One of protest’s organizers, Constance Every, urged parents to not allow their children to attend school until all the facts have been made public about the death of Anthony Thompson Jr. The 17-year-old was shot and killed during a confrontation with Knoxville Police Department officers in a school restroom Monday 

“Parents, I would suggest do not send your children to school. Boycott the school, until we get the truth,” Every told the crowd. 

Every went on to say the community doesn’t trust the school system’s leadership or anyone else in local government to keep children safe in school. 

“I’m supposed to believe that parents want to send their children back to school with a bunch of murderous cops walking the hallways,” she said. “No. That’s not an option. That’s not a choice. That’s called suicide.”   

Tanika Harper, Founder and CEO of the nonprofit Shora Foundation, addressed a question that lay close to the hearts of many protesters. 

This list of demands was passed out at Wednesday’s protest outside of a Knox County school board meeting.

“What can we do?  We know that violence is part of a chain,” she said. “We are sitting at a 42% poverty rate among Black people in Knoxville before Covid, so who knows where it is now?

“We need development in our community. We need investment in our community.  We need money and resources in these organizations who are showing up right here and right now advocating and expressing the concerns because they are the front liners that know exactly what is needed to help these people that we serve. So, when people ask me what is an action that you can do, an action would be to reach out to someone who might know who you can help and ask them how you can help. Be the doer.

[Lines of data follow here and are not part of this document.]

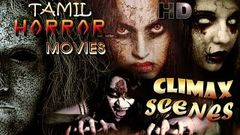 Aranmanai Full Tamil Movie | 2014 | Hansika Motwani | 2014 Indian Tamil Horror Comedy Film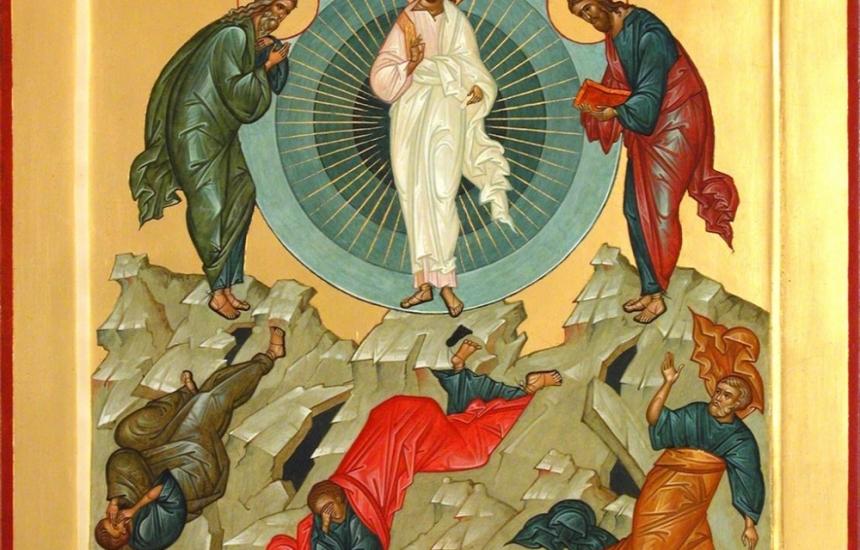 Празнуваме Преображение Господне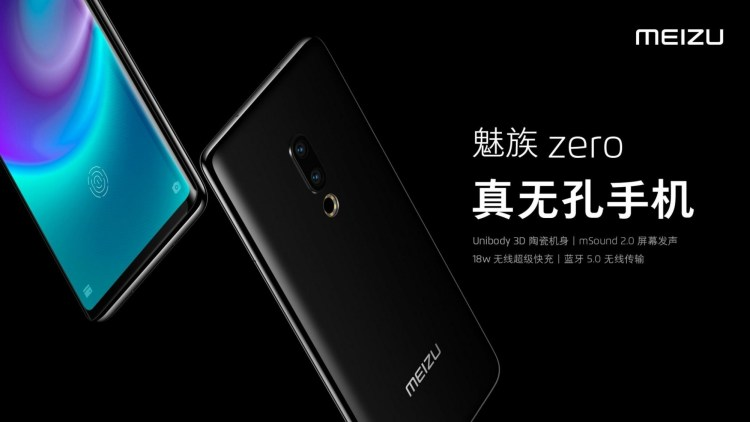 Meizu Zero - telefon fara butoane, fara port de incarcare, difuzor sau slot de SIM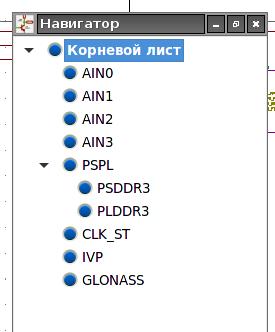 кикад_листы.png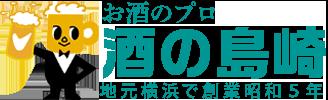 ワイン洋酒ビール 横浜の酒の専門店 島崎 配達小売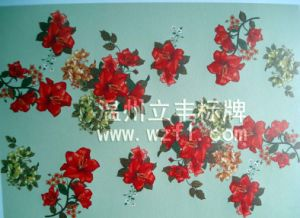 Printing On Leather (LF-POL002)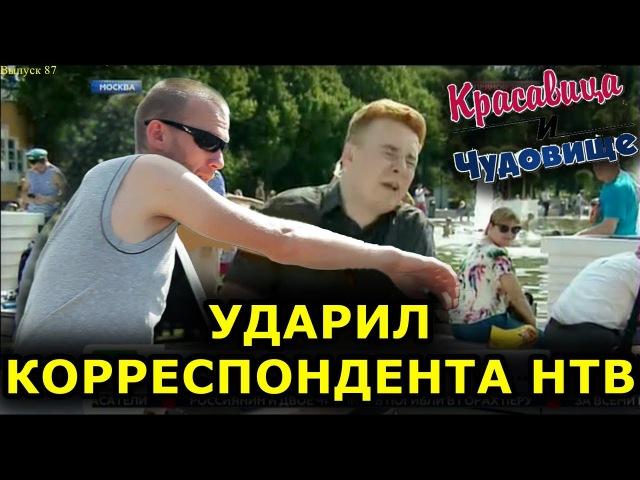 УДАРИЛ КОРРЕСПОНДЕНТА НТВ Красавица и Чудовище Выпуск 87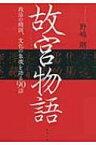 【送料無料】 故宮物語 政治の縮図、文化の象徴を語る90話 / 野嶋剛 【本】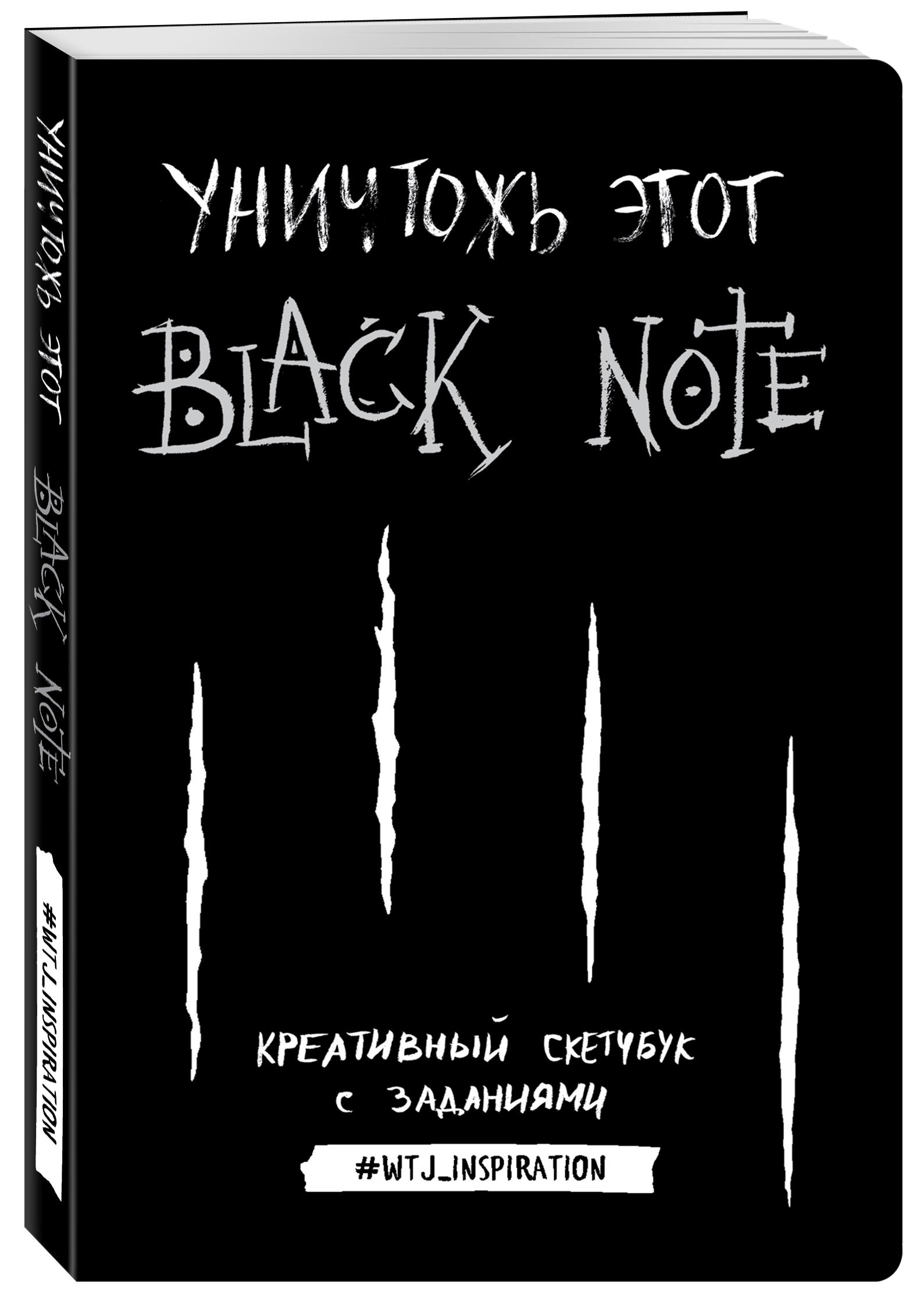 Уничтожь этот Black Note. Креативный скетчбук с заданиями comic note скетчбук для создания собственного комикса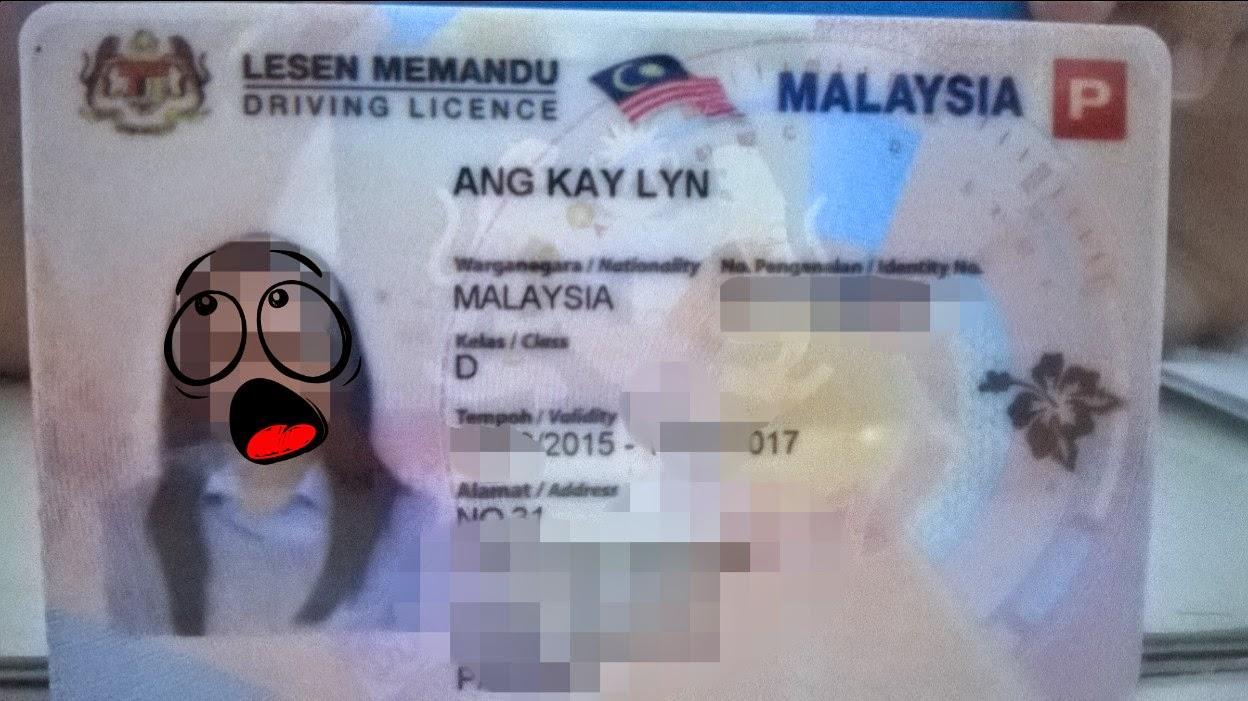 P license malaysia 2015 ,lesen memandu P , photo taken with Nokia Lumia 520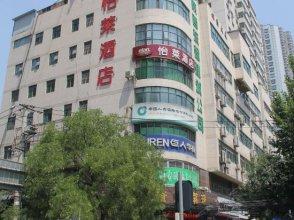 Elan Hotel (East Guanzheng Street)
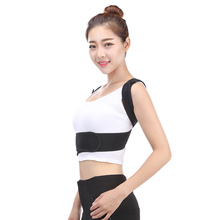 2018 Hot Sale New Products Back Brace Sports Posture Corrector
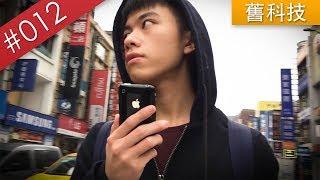 【阿哲】我與iPhone 3G的一天 - 在2018年 [#012]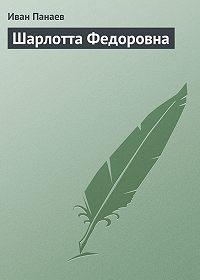 Иван Панаев - Шарлотта Федоровна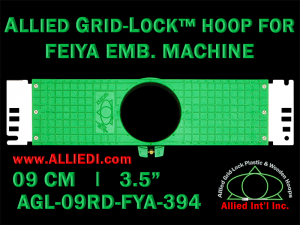 9 cm (3.5 inch) Round Allied Grid-Lock Plastic Embroidery Hoop - Feiya 394
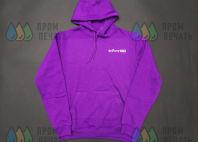 Фиолетовые толстовки с надписью «delivery one»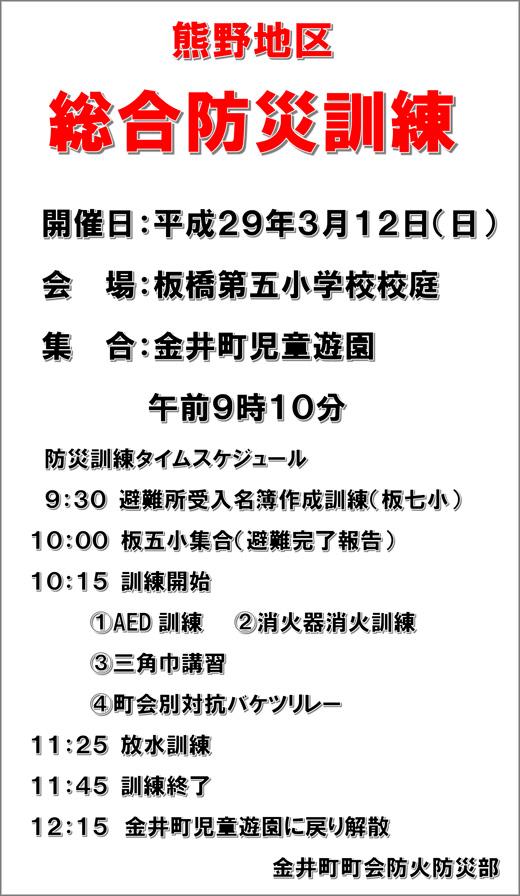 20170215_kanai001.jpg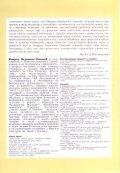 Panonski triptih - Arte - Page 4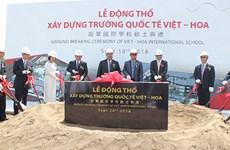Binh Duong: Work begins on international school for foreign experts' children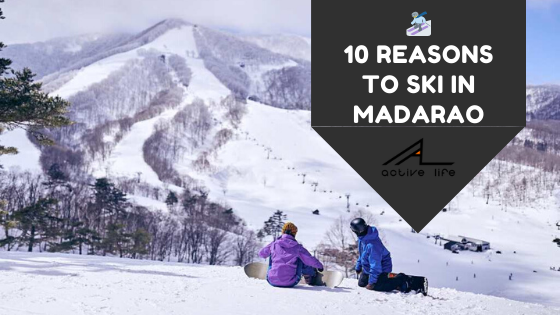 10 Reasons to Ski in Madarao Image of madarao Kogen Ski Resort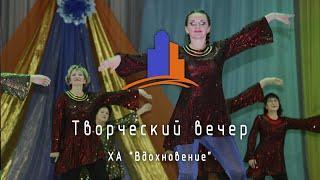 """(МЦ-2019) Творческий вечер ХА """"Вдохновение"""""""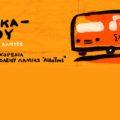ΠΟΡΤΟΚΑΛΟΓΛΟΥ ΝΙΚΟΣ 2019 ΛΑΜΙΑ audio-m.gr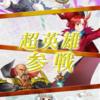 【FEH】超英雄召喚・竜たちの収穫祭 参戦!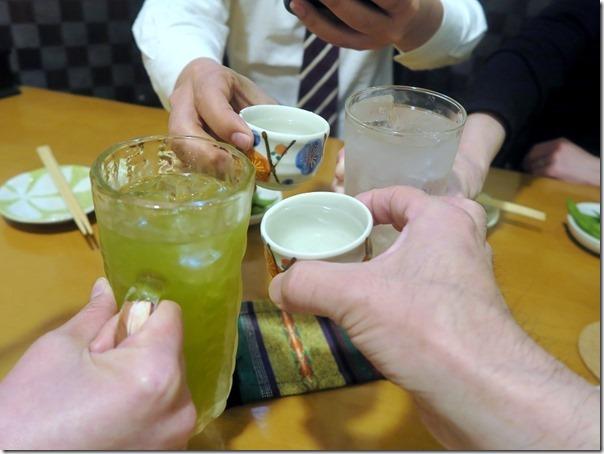 uogashizu (9)
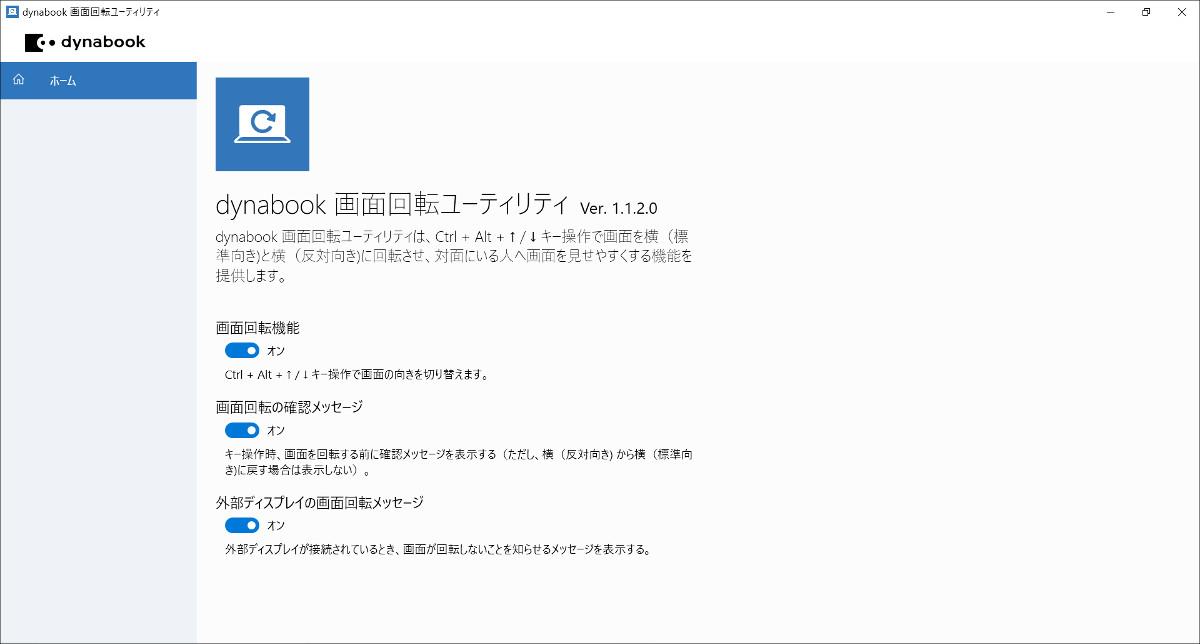 dynabook MZ/HS 画面回転ユーティリティー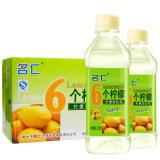 名仁柠檬水维生素c饮料6个柠檬375ml*24瓶果味饮料补维生素(新老包装随机发货) *5件 240元(合48元/件)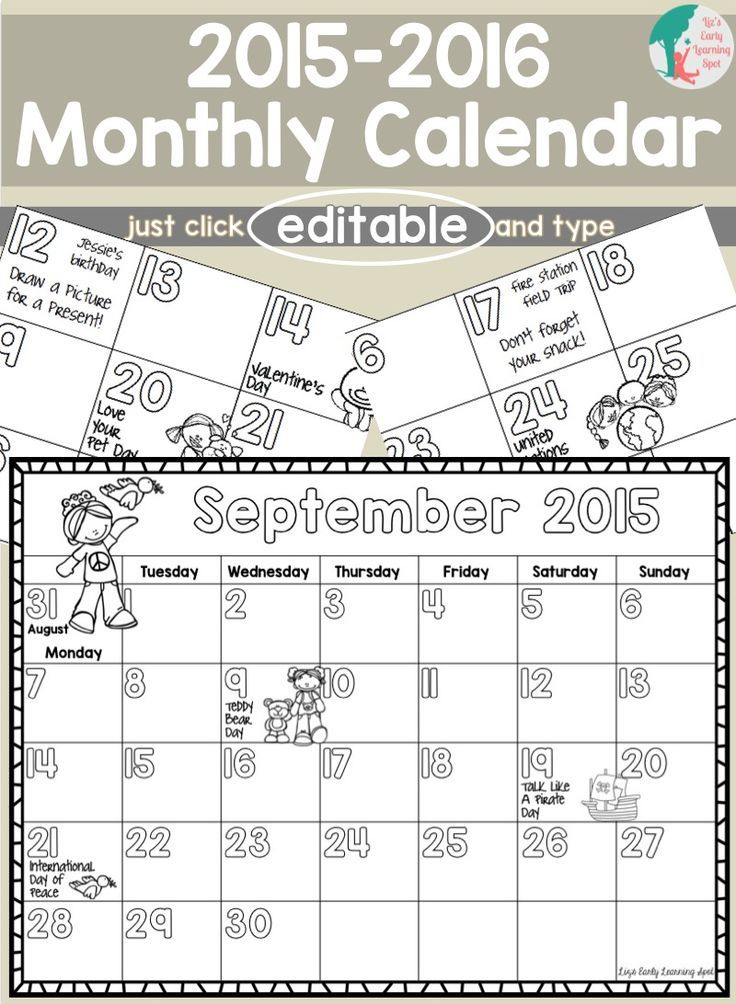 2020 Monthly Calendar For Kids Editable Free Updates Kids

Be a change maker. Be someone that is really about reducing the 42% poverty rate. “ 

Harper also encouraged citizens to use their voices on social media to press officials to release the bodycam footage of Thompson’s shooting.

“We want to know what really happened. We need to give 110 percent to find out what really happened to Mr. Anthony Thompson,” she said.

Jessica Wilson told the crowd that she had a message for other white people at the event. “We bleed the same, we eat the same, we shit the same. It is time that we put these weapons down and quit shooting our Black men and quit shooting our Black innocent children that go to school. It is time to stop it, Knoxville. 

“This is the fifth kid from this school. Is it not hard for you to sleep at night knowing that the ones out here patrolling our streets, that are supposed to protect us, are killing our kids? Is it right that they are patrolling our schools on the inside? He could have easily sprayed three things of mace into that bathroom and got them boys out. Why did you shoot that little boy? Why did you put those bullets in that little boy? ….I say to white people, it’s time to put your foot down.”